Last weekend, I came down with a cold. I could feel it coming on. My eyes were watery, my nose started running, I knew it would be only a matter of time before I got a sore throat and a headache. Except none of that happened. For the past four days I've only had sneezing, runny nose and itchy, watery eyes. JUST LIKE ONE OF THOSE STUPID PEOPLE IN AN ALLERGY COMMERCIAL.
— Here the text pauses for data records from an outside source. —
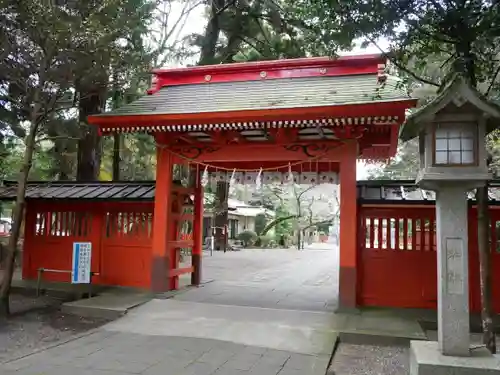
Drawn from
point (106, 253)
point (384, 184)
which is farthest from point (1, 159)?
point (384, 184)

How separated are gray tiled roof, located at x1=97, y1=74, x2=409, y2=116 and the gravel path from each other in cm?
401

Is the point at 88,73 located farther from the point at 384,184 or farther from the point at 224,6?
the point at 224,6

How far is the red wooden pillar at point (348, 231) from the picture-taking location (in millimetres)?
8141

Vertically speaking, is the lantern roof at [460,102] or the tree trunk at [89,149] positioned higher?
the tree trunk at [89,149]

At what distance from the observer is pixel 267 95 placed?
9.16 m

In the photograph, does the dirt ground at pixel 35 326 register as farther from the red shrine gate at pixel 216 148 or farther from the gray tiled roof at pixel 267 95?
the gray tiled roof at pixel 267 95

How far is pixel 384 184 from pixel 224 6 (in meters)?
10.7

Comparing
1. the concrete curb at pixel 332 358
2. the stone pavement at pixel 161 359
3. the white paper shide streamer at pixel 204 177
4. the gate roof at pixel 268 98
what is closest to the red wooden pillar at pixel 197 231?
the white paper shide streamer at pixel 204 177

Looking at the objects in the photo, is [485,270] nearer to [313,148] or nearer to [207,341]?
[207,341]

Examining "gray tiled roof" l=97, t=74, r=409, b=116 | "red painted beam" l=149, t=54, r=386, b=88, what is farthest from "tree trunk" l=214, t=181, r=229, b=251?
"gray tiled roof" l=97, t=74, r=409, b=116

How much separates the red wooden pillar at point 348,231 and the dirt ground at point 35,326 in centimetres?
440

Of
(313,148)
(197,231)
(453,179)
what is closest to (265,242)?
(197,231)

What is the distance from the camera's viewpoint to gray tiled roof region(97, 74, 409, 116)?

Am I this old? Have I reached the age where my body slowly just stops working? Because, no. I can't handle that right now. I've always joked about being old and boring, like how I barely partied in high school because I was too busy working all the time, paying bills and listening to Rod Stewart. Or my senior year in college where I was in bed by 8 or 9 so I could wake up at 3:45 in the morning and go work with Drinky McWhorepants and The Surly Asian. Yeah, Kona's so sleepy, ha ha. Deep down, I was still better than all of you.

But now I'm not. And I hate that. That's all I had going for me, and it's gone; replaced by a big box of Benadryl and plans for a new vision test. What am I going to do now? Learn a skill? Develop a talent? It's a little too fricking late for that. I don't really see myself becoming a master juggler anytime soon or developing "goals" or "dreams" or any of those other things that used to be beneath me. Oh sure, maybe I have "issues" and I should "talk to someone" and work on my "rage." But that sounds an awful lot like therapy. And therapy is for suckers.